(Beginning of Reading text)

In fact, just an hour before Davis launched into her 13-hour filibuster on Tuesday, the Supreme Court struck down a portion of the Voting Rights Act that kept discriminatory voting laws from going into effect in areas of the country with histories of disenfranchisement. That includes states like Texas, where in 2011 the GOP sought to change the demographic composition of Davis’ district, who was elected in 2008 with strong support from minority voters.

As MSNBC’s Zachary Roth reported, lawmakers moved “tens of thousands of black and Hispanic voters into neighboring districts” and as a result, “of the 94 precincts that were over 70 percent minority, Republicans cut out 48,” effectively separating black and Hispanic voters and preventing them from forming a sizable majority.

Davis and the Department of Justice used Section 5 of the Voting Rights Act — which allows the federal government to review election changes in areas of the country with a history of racial discrimination — to challenge the changes in court. In August of 2012, a panel of federal judges found that “substantial surgery” was done to predominantly black districts, cutting off representatives’ offices from their strongest fundraising bases, and blocked the changes.

“The map-drawers consciously replaced many of the district’s active Hispanic voters with low-turnout Hispanic voters in an effort to strengthen the voting power of [the district’s] Anglo citizens,” the judges wrote and accused Texas officials of trying to decrease the effectiveness of minority voters.

Following the ruling, Davis’s district lines were mostly restored and she was re-elected “by a nearly identical margin to her 2008 victory.”

But that victory could be short lived. Just two hours after the Supreme Court’s ruling on Tuesday, Texas Attorney General Greg Abbott announced that the state would advance a voter ID law and the very same redistricting map that was designed to keep Davis out of office.

(End of Reading text)

Reproduce the stretch of the Texas redistricting passage from "Following the ruling, Davis’s" through "out of office.". The records that come next have nothing to do with this.

(Beginning of Record excerpts)

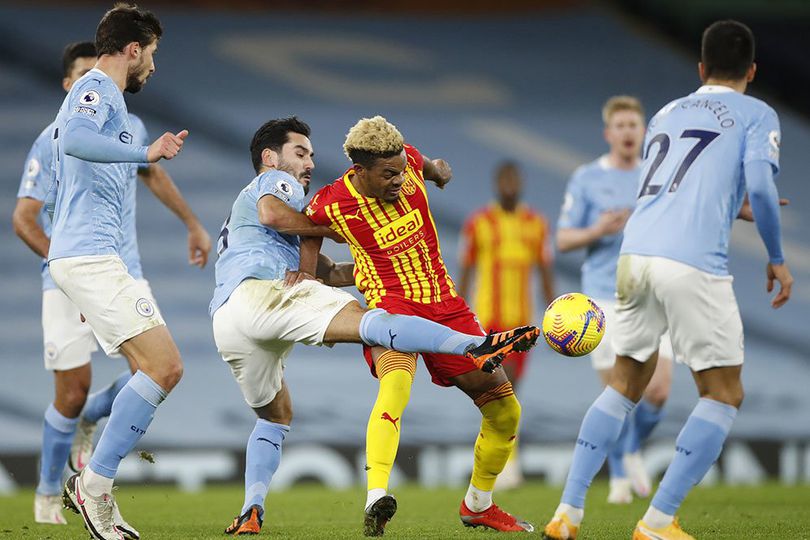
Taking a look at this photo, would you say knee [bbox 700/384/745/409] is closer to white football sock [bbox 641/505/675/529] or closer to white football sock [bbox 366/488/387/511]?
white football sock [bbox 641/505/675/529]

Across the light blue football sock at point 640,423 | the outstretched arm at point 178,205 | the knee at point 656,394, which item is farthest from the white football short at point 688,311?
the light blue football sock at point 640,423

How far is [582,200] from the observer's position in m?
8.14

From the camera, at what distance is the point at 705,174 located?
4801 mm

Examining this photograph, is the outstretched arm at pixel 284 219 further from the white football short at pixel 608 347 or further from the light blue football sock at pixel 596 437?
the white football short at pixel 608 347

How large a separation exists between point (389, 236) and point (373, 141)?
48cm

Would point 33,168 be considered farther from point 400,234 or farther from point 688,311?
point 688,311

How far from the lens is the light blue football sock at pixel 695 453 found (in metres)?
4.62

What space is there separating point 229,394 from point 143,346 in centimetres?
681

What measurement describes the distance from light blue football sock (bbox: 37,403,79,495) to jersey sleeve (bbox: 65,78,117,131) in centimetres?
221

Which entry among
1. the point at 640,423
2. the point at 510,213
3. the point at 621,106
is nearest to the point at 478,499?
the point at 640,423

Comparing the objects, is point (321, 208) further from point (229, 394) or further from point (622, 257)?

(End of Record excerpts)

## Written answer
Following the ruling, Davis’s district lines were mostly restored and she was re-elected “by a nearly identical margin to her 2008 victory.”

But that victory could be short lived. Just two hours after the Supreme Court’s ruling on Tuesday, Texas Attorney General Greg Abbott announced that the state would advance a voter ID law and the very same redistricting map that was designed to keep Davis out of office.